# a painting of my fish...!



## meeems (Aug 11, 2008)

Hi, I just thought I'd share a couple of pics of a painting I did a few days ago of my boyfriends duboisi!

Any comments welcome :thumb:

Thanks, Mimi










a close up..


----------



## cichlidaholic (Dec 7, 2005)

Very nice! :thumb:


----------



## Marconis (Feb 9, 2007)

Wow, that's really good!


----------



## KoenEeckhoudt (Oct 28, 2007)

really great!


----------



## addicted2cichlid (Apr 8, 2008)

nice, i would love to have one of my jack dempsey!


----------



## meeems (Aug 11, 2008)

thanks!

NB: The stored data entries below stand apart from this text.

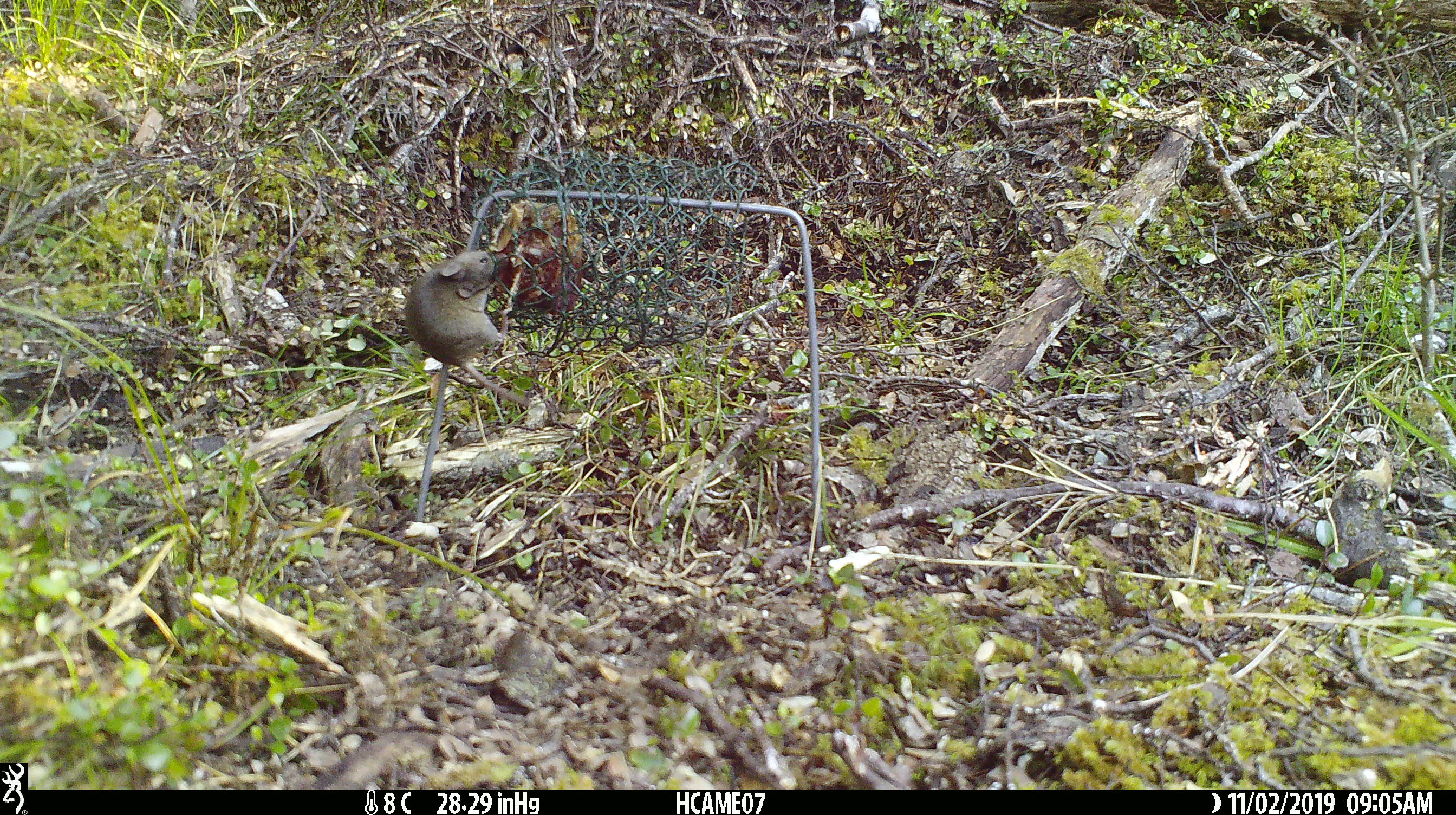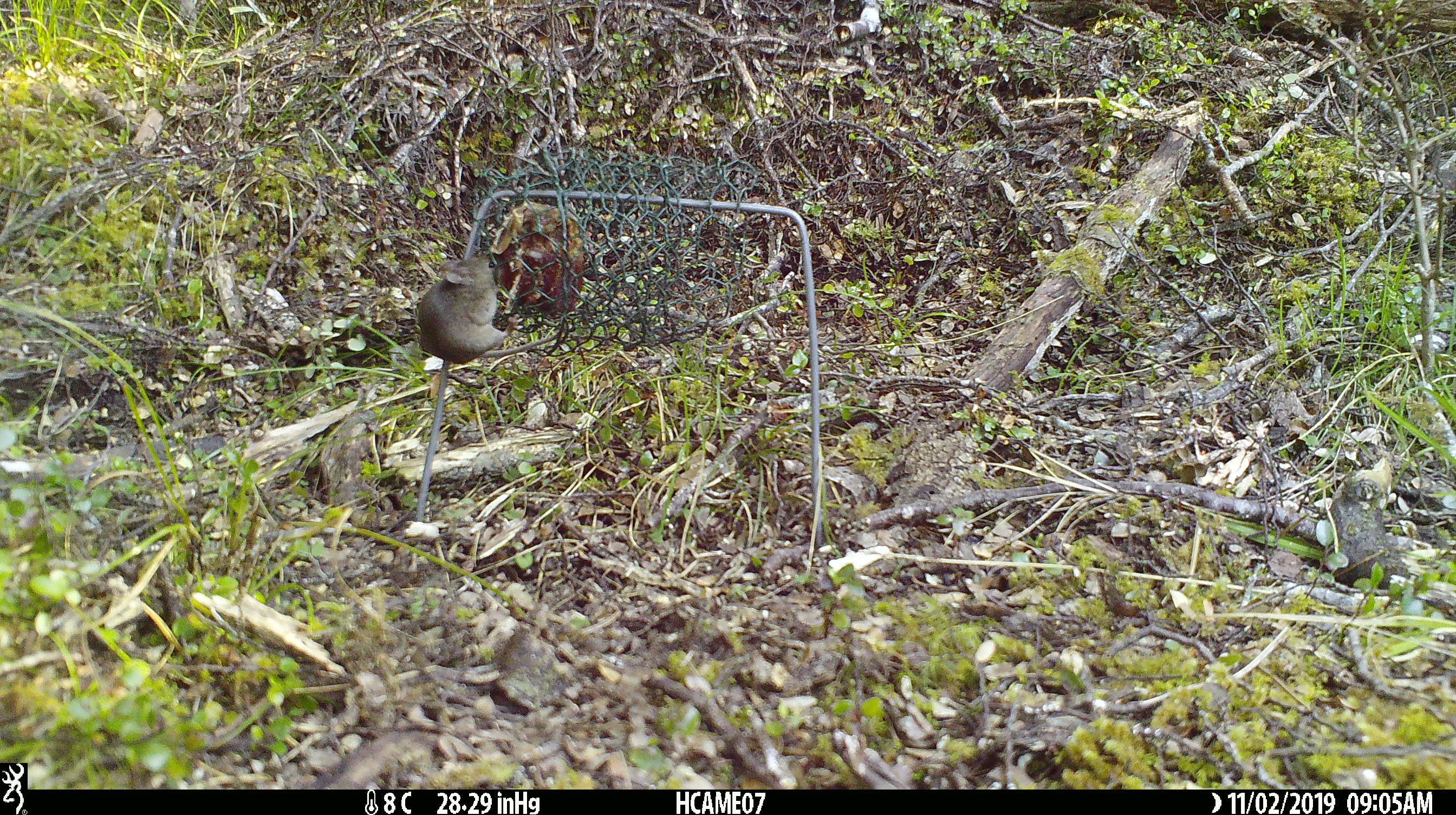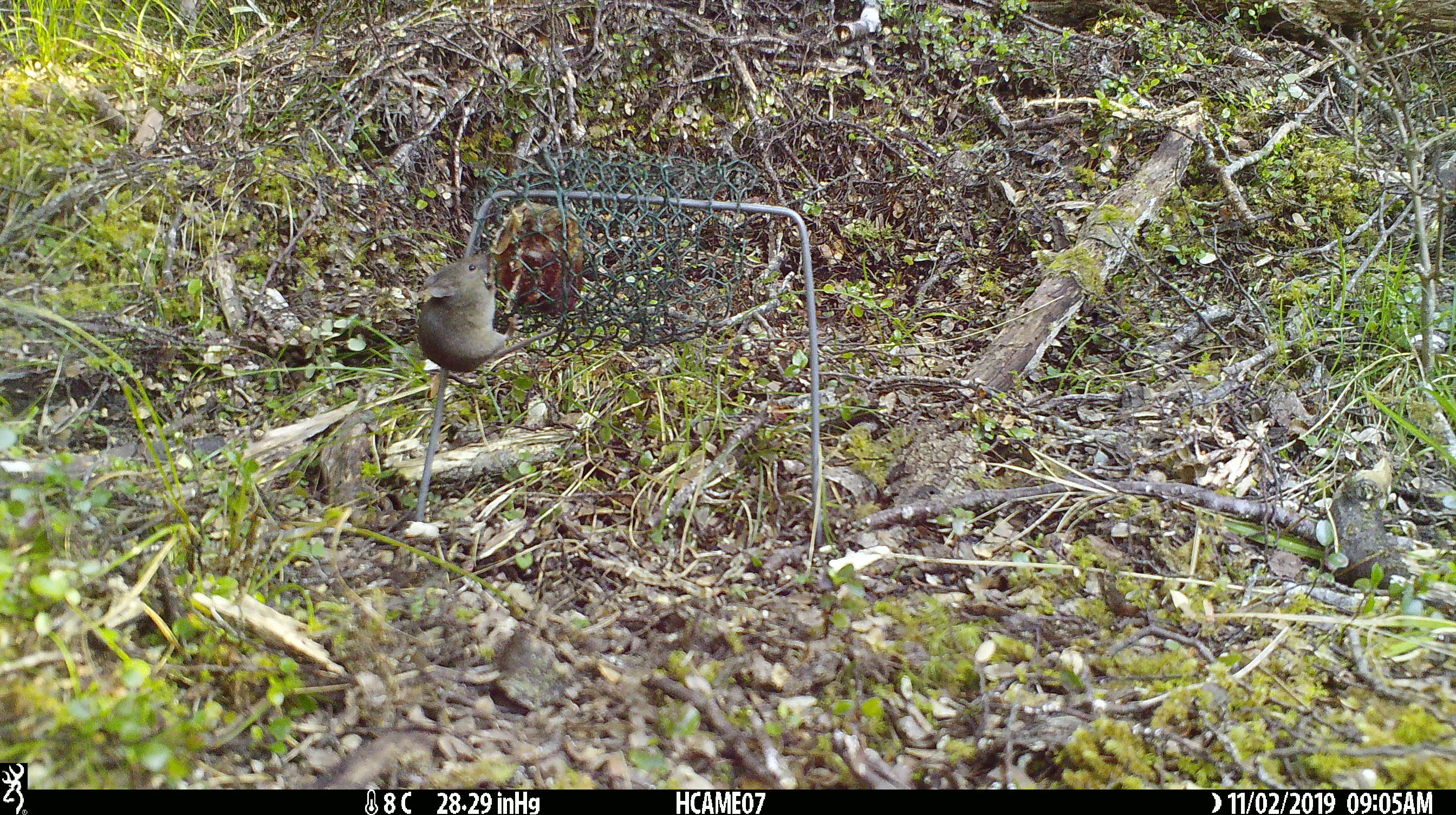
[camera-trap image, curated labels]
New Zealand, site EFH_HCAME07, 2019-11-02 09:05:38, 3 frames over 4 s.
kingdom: Animalia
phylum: Chordata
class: Mammalia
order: Rodentia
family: Muridae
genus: Mus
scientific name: Mus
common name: mouse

I was actually thinking of doing commissioned paintings for people if they wanted! lol. If anyone is interested let me kno!! :thumb:

mimi


----------



## F8LBITEva (Nov 9, 2007)

looks great!


----------



## meeems (Aug 11, 2008)

all ur comments are so nice thanks v much xxx if i do more il post them for u to see :wink:


----------



## css virginia (Jan 29, 2007)

Looks Nice--You have some talent! 8)


----------



## trigger (Sep 6, 2002)

Very good !!! Just how big is the painting ???


----------



## meeems (Aug 11, 2008)

the size of its about A2 i think! i cant remember exactly!


----------